Given exercise ->
Output the lines below as a JSON list of strings, one string per line, with blank lines omitted. Start at the beginning of the records, end with the line containing "4989 millimetres", and leave out the pictures.

>> START Data listing

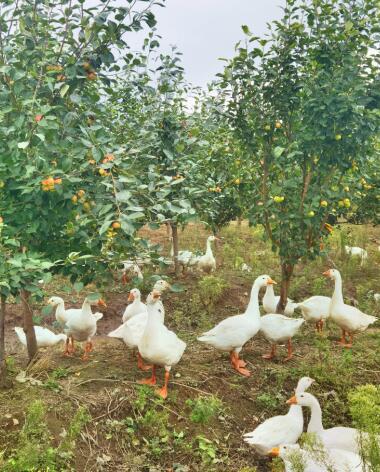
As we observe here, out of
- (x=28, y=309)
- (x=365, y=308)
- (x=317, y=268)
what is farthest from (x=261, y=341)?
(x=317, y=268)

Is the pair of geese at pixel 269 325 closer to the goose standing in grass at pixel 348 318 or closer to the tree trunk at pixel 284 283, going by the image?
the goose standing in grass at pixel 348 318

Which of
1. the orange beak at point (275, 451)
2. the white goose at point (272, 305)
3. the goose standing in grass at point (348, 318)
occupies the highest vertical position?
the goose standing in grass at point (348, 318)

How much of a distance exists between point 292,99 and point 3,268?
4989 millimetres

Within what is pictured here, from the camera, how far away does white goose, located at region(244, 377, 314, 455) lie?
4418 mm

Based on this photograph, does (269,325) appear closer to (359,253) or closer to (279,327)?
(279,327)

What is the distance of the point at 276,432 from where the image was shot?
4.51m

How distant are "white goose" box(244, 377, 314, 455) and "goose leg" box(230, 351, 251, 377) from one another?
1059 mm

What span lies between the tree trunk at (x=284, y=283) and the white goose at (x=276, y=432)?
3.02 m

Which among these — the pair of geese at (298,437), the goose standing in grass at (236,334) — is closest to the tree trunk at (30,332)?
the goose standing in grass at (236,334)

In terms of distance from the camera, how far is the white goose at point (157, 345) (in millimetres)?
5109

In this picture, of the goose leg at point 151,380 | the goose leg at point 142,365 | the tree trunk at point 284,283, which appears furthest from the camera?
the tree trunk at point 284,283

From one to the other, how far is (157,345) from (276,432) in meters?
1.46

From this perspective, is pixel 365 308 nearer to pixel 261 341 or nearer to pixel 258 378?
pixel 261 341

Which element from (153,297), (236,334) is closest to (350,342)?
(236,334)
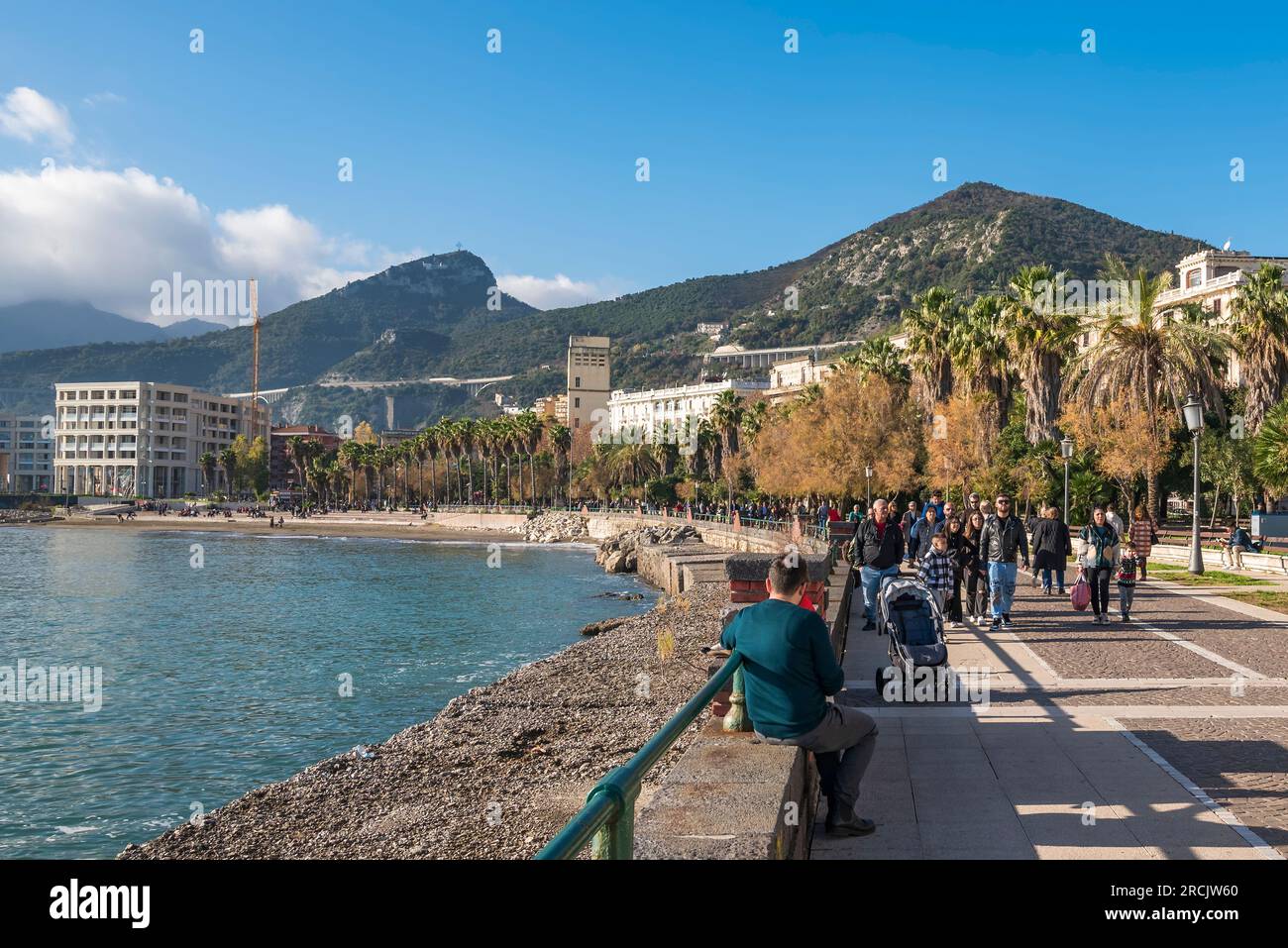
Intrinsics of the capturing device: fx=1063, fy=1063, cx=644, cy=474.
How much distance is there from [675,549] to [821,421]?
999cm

>> END Data listing

Task solution ->
[
  "As we observe here, out of",
  "- (x=28, y=309)",
  "- (x=365, y=308)",
  "- (x=317, y=268)",
  "what is farthest from (x=261, y=341)?",
  "(x=317, y=268)",
  "Is the pair of geese at pixel 269 325 closer to the goose standing in grass at pixel 348 318 or closer to the tree trunk at pixel 284 283, going by the image?",
  "the goose standing in grass at pixel 348 318",
  "Which of",
  "1. the orange beak at point (275, 451)",
  "2. the white goose at point (272, 305)",
  "3. the goose standing in grass at point (348, 318)",
  "occupies the highest vertical position?",
  "the goose standing in grass at point (348, 318)",
  "How much of a distance exists between point 292,99 and point 3,268?",
  "4989 millimetres"
]